1 is a partial cross-sectional view of a known honeycomb labyrinth seal located in a section of a steam turbine along line II--I in FIG. 2;

FIG. 2 is a plan view of the labyrinth seal of FIG. 1;

FIG. 3 is a partially cutaway side view showing a honeycomb labyrinth seal used before the present invention.

FIG. 4 is a partially cutaway side view of a honeycomb labyrinth seal according to a preferred embodiment of the present invention.

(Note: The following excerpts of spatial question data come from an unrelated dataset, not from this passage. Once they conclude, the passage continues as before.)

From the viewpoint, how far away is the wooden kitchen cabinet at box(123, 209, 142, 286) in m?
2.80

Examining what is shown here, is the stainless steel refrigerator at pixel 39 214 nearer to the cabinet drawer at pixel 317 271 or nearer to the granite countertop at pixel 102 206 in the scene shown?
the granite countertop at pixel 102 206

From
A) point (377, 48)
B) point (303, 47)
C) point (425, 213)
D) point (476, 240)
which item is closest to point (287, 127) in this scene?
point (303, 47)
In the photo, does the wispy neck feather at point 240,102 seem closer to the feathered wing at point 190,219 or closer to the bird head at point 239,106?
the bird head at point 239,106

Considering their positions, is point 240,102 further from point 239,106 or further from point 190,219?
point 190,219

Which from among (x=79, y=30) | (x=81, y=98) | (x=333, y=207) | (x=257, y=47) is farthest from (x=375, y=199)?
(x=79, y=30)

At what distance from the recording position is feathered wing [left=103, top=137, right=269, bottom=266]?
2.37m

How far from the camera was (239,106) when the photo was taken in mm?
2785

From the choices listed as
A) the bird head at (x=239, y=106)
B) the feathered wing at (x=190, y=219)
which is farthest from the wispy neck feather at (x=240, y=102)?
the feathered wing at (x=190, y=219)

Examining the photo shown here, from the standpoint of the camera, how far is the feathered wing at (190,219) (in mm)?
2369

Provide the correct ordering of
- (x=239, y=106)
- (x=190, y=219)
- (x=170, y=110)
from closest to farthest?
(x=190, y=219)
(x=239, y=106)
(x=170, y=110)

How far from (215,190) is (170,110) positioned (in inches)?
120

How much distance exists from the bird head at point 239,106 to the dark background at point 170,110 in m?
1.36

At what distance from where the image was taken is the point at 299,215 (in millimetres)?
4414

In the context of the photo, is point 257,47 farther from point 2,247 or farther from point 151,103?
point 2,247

FIG. 5 is an enlarged top view showing a portion of the labyrinth seal of FIG. 4;

FIG. 6 is a cross-sectional view taken along line V-V in FIG. 5;

FIG. 7 is a cross-sectional view taken along line VI-VI in FIG. 5;

[Explanation of symbols]

1 Rotating blade or moving blade (steam turbine blade) 3 Honeycomb labyrinth seal 7
Base portion 9 Honeycomb-shaped cells 9a Downstream cell row 11 Groove (passage) 20 Outlet edge

Claims (2)

[Claims] 1. A honeycomb labyrinth seal associated with a rotatable steam turbine blade, comprising: a base portion having an inlet edge and an outlet edge; a plurality of rows of honeycomb-shaped cells extending in a direction, each cell being open adjacent the wing; and a plurality of passageways, each cell connected to at least one passageway, the at least one passageway being connected to the wing; open upstream of the honeycomb row of cells, and at least one passageway opens downstream of the honeycomb row of cells, such that steam passes through the passageways and cells from the upstream side of the honeycomb labyrinth seal to the downstream side of the honeycomb labyrinth seal. said plurality of passages arranged to permit flow of gas, said plurality of passages being arranged to permit flow of gas, said plurality of passages being arranged to permit said flow, said downstream-most row of honeycomb cells extending beyond an outlet edge of said base portion. Honeycomb labyrinth seal. 2. A honeycomb labyrinth seal associated with a rotatable steam turbine blade, comprising: a base portion having an inlet edge and an outlet edge; and a base portion having an inlet edge and an outlet edge; a plurality of rows of honeycomb-like cells extending inwardly, each cell being open adjacent the wing; and a plurality of passageways, each cell connected to at least one passageway; opens upstream of the array of honeycomb cells, and at least one passage opens downstream of the array of honeycomb cells, such that steam passes through the passages and cells from the upstream side of the honeycomb labyrinth seal to the downstream side of the honeycomb labyrinth seal. said plurality of passages arranged to permit the flow of steam, each rotor having an outlet edge extending beyond the most downstream row of honeycomb cells. Honeycomb labyrinth seal for turbines.